Aufrecht orientierte sich an einer jüngeren Prognose mit festgelegter Bauzeit, die 4,25 Millionen auswies und noch im Mai Bestand hatte. Dann sind es Mehrkosten von 250 000 Euro. Für Heiningen sei dies noch im Rahmen: Es bliebe unter dem Limit von 800 000 Euro. Der Eschenbacher Schultes Thomas Schubert hat auch eine gute Nachricht: Zum Vorsteuerabzug werde ein sehr habhafter Betrag in Aussicht gestellt, so dass man Mehrkosten mit dem Vorsteuerabzug noch auffangen könne.

Ein böse Überraschung ist nach wie vor die Rechnung des Rohbauers, die um 150 000 Euro höher ausfiel, aber noch nicht geprüft sei. Der Eschenbacher Bürgermeister Thomas Schubert merkt verärgert an, die Rechnung sei ohne Vorwarnung gekommen.

Ansonsten seien es kleinere Beträge, die sich aufsummieren, sagte der Verbandsvorsitzende Aufrecht. Kopfzerbrechen macht die Frage, ob man am unteren Dach Haken anbringen soll, an denen sich später Arbeiter bei der Wartung der Fassade einhängen können. Verbandsbaumeister Reiner Reule und Bürgermeister Aufrecht hatten große Bedenken, weil jede noch so kleine Undichtigkeit beim Einbau fatal wäre. „Dann dringt Wasser ein und niemand findet das Loch.“

Letztlich rangen sich fast alle zu der Lösung durch, die die Architekten vorschlugen. „Wir haben damit keine negativen Erfahrungen gemacht“, sagte Thorismuth Gaiser. Die Alternative wäre eine höher gezogene Fassade, die das Erscheinungsbild der Halle verändert – verträglich, wie die Architekten meinten. Wilfried Eitle (Eschenbach) sah das anders: „Das verdeckt die Sicht auf die Verglasung.“ Es wäre auch 20 000 Euro teurer. Aufrecht votierte dann auch für die Anker, „weil’s jetzt ums Geld geht“.

Für 19 000 Euro soll die Küche mehr Ausstattung bekommen: eine Kühlzelle, Induktionskochplatten, eine Geschirrspülmaschine für Gläser, einen Wasserenthärter. Man sehe jetzt einfach klarer, was nötig sei, sagt Aufrecht. „Man kann nicht alles beim ersten Federstrich bedenken.“ Sein Eschenbacher Kollege Schubert berichtete, dass er für die Küchenplanung vier Fachleute konsultiert habe und dann vier Meinungen bekommen habe.
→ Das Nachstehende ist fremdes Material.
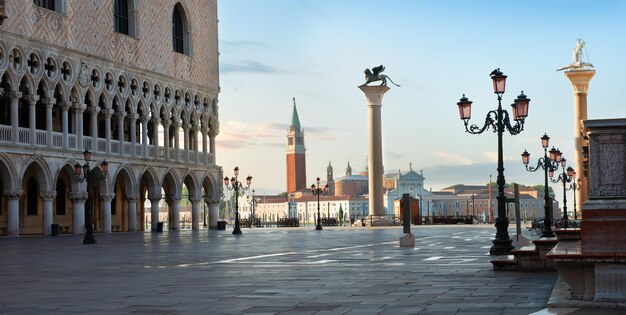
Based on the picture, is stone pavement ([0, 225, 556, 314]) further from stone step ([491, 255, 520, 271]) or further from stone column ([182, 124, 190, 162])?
stone column ([182, 124, 190, 162])

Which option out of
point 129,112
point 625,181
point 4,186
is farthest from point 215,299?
point 129,112

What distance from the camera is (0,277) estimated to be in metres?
13.6

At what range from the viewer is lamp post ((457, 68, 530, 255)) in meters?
18.0

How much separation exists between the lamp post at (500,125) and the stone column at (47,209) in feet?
79.0

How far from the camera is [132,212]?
47.0 meters

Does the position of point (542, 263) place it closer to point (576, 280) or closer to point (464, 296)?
point (464, 296)

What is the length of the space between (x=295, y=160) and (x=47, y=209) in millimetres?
123007

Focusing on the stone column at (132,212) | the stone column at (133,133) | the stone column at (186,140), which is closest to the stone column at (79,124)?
the stone column at (133,133)

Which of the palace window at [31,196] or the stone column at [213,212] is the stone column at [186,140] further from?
the palace window at [31,196]

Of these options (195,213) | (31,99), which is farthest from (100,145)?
(195,213)

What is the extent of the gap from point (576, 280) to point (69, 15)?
3621 cm

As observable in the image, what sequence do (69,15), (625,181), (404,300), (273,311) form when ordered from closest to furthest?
(625,181), (273,311), (404,300), (69,15)

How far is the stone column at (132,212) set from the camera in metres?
46.3

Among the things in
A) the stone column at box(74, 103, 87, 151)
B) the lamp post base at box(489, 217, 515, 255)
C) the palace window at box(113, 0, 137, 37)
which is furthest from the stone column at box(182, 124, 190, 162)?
the lamp post base at box(489, 217, 515, 255)
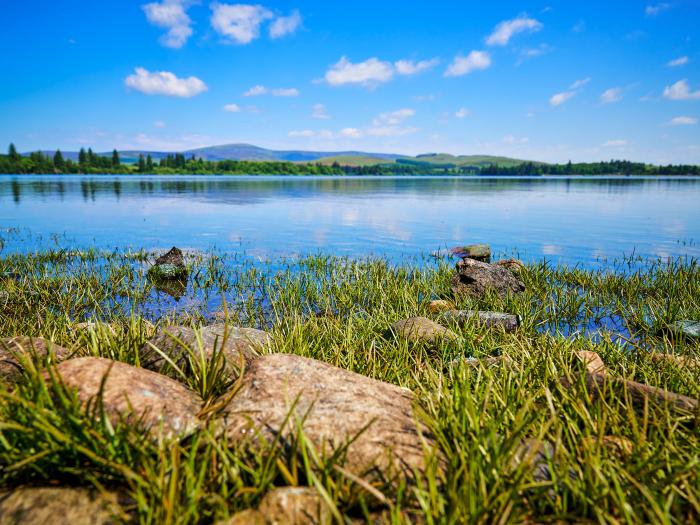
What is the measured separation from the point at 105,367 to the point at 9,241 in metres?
27.8

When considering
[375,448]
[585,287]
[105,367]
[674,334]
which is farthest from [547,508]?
[585,287]

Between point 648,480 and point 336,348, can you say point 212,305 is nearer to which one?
point 336,348

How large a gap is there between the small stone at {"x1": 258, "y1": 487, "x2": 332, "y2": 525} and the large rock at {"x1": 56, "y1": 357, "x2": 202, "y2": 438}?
0.94m

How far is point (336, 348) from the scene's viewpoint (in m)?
7.30

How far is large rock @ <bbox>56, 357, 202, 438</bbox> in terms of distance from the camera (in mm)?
3062

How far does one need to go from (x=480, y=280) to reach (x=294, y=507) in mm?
12194

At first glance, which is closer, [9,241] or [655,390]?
[655,390]

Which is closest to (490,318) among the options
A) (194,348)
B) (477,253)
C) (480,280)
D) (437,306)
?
(437,306)

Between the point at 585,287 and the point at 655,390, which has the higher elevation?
the point at 655,390

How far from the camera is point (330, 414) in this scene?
336cm

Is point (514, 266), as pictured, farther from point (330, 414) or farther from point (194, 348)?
point (330, 414)

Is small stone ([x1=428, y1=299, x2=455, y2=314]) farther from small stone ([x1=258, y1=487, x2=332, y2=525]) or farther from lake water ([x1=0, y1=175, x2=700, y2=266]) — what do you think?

Sein Hinweis: Für den Betrieb der Voralbhalle stünden sogar zwei Kühlzellen.

Der neue Bauzeitenplan: Im Februar soll die Halle fertig sein. Dann geht es in einen Probebetrieb, und Einweihung soll erst am 15. April sein. So habe man noch einen Puffer, so Aufrecht.

Gemeinden können Mehrwertsteuer sparen

Unternehmen Eine Gemeinde kann eine Halle als Unternehmen führen, ebenso ein Hallenbad, die Wasserversorgung, gegebenenfalls die Gas- oder die Stromversorgung. Dann kann sie beim
Hallenbau die Mehrwertsteuer wieder vom Finanzamt zurückholen – aber nur zum Teil. Wenn in der Halle Schulsport betrieben wird, ist das eine hoheitliche Aufgabe. Dafür gibt’s keinen Steuerbonus.

Investitionen Auch die neue Sporthalle von Bad Boll mit ihrem Mix von Schul- und Vereinssport ist so ein gewerblicher Betrieb. Das lohnt sich aber nur bei einer hohen Investition, weiß der dortige Kämmerer Christian Gunzenhauser. Man brauche einen Steuerberater, um die Verhältnisse darzustellen und fortzuschreiben.